YOUR OBJECTIVE: Starting at the line below that contains "By how much", print each line through the end of the records exactly as it appears.

[Excerpts of spatial question data]
***

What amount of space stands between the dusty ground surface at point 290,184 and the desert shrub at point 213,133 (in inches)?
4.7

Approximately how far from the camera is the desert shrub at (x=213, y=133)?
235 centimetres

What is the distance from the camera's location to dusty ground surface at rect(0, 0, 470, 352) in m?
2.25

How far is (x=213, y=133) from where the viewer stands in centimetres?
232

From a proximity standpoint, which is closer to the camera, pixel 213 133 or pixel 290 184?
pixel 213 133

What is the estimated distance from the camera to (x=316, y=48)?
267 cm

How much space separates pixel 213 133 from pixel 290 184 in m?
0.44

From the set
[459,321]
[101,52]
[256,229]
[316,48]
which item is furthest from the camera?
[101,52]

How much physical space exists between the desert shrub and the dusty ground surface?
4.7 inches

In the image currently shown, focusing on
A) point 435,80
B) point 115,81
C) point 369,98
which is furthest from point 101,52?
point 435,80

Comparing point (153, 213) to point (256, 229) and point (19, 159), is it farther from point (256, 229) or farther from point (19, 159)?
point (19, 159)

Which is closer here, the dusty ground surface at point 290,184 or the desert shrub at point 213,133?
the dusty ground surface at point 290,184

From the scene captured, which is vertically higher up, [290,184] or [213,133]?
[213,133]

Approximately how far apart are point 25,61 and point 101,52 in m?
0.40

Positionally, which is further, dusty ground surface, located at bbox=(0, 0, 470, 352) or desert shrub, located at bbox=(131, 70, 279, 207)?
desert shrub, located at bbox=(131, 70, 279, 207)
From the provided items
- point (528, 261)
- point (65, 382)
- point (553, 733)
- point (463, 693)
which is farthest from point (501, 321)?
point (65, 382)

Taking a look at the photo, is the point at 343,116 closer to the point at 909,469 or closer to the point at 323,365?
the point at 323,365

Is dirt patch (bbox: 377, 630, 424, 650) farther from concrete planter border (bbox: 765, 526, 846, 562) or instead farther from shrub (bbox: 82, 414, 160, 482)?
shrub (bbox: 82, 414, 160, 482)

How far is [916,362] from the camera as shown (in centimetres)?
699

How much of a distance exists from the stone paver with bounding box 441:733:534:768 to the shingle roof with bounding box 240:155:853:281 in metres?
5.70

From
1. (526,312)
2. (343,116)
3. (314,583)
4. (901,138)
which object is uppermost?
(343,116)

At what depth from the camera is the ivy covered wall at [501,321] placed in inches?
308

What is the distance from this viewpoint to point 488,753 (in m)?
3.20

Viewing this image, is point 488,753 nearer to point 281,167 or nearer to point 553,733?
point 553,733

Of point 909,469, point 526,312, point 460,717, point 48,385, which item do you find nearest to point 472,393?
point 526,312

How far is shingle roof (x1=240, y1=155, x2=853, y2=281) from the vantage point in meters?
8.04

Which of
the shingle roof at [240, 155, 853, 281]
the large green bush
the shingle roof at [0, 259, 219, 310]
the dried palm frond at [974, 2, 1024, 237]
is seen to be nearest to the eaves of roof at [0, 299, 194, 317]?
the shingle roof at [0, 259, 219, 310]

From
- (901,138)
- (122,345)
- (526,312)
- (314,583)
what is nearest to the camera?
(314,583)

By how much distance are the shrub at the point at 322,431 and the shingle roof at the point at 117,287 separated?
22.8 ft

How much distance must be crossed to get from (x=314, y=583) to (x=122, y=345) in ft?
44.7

***

ANSWER:
By how much distance are the shrub at the point at 322,431 and the shingle roof at the point at 117,287 separated?
22.8 ft

How much distance must be crossed to get from (x=314, y=583) to (x=122, y=345) in ft?
44.7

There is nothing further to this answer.